Bitcoin: The Ideal is Dead, Only Bets Remain

Satoshi Nakamoto designed Bitcoin to liberate individuals, freeing the financial system from the dominance of corrupt and inefficient authorities. At that time, Bitcoin was rebellious, grassroots, and a spark of freedom.

Today, Bitcoin has transformed into the new darling of the capital market. It is no longer "peer-to-peer electronic cash," but rather "peer-to-peer financial speculation." Whales, hedge funds, and politicians raise Bitcoin high, as if shouting for freedom, when in reality they are betting on power.

When Trump publicly announced his holdings in Bitcoin and packaged it as a national asset of the United States, at that moment, Bitcoin completely became a tool of power. Satoshi envisioned a currency that resists power, not a speculative chip in the hands of the president.

Bitcoin's price is no longer dictated by free trading, but is manipulated by macro policies, dollar liquidity, and Wall Street sentiment. What was originally a weapon to break the old world has ultimately become a weapon in the hands of the old world.

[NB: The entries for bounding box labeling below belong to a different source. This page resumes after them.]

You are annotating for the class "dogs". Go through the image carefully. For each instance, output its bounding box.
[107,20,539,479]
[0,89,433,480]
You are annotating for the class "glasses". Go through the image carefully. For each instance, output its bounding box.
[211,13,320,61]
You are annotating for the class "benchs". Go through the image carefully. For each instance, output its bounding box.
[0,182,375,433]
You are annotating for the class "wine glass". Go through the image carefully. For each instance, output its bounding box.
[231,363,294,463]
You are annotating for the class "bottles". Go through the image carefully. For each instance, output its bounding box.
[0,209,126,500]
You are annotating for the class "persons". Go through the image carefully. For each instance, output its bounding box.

What Satoshi left the world was a beautiful yet fleeting illusion: we once believed that currency could belong to the people. But today, Bitcoin has long been auctioned off under the spotlight of exchanges, becoming a pawn in the new game of power.

Is the spark of freedom still alive? Perhaps it is, but it has already been blown to the brink of death by the fierce winds of capital.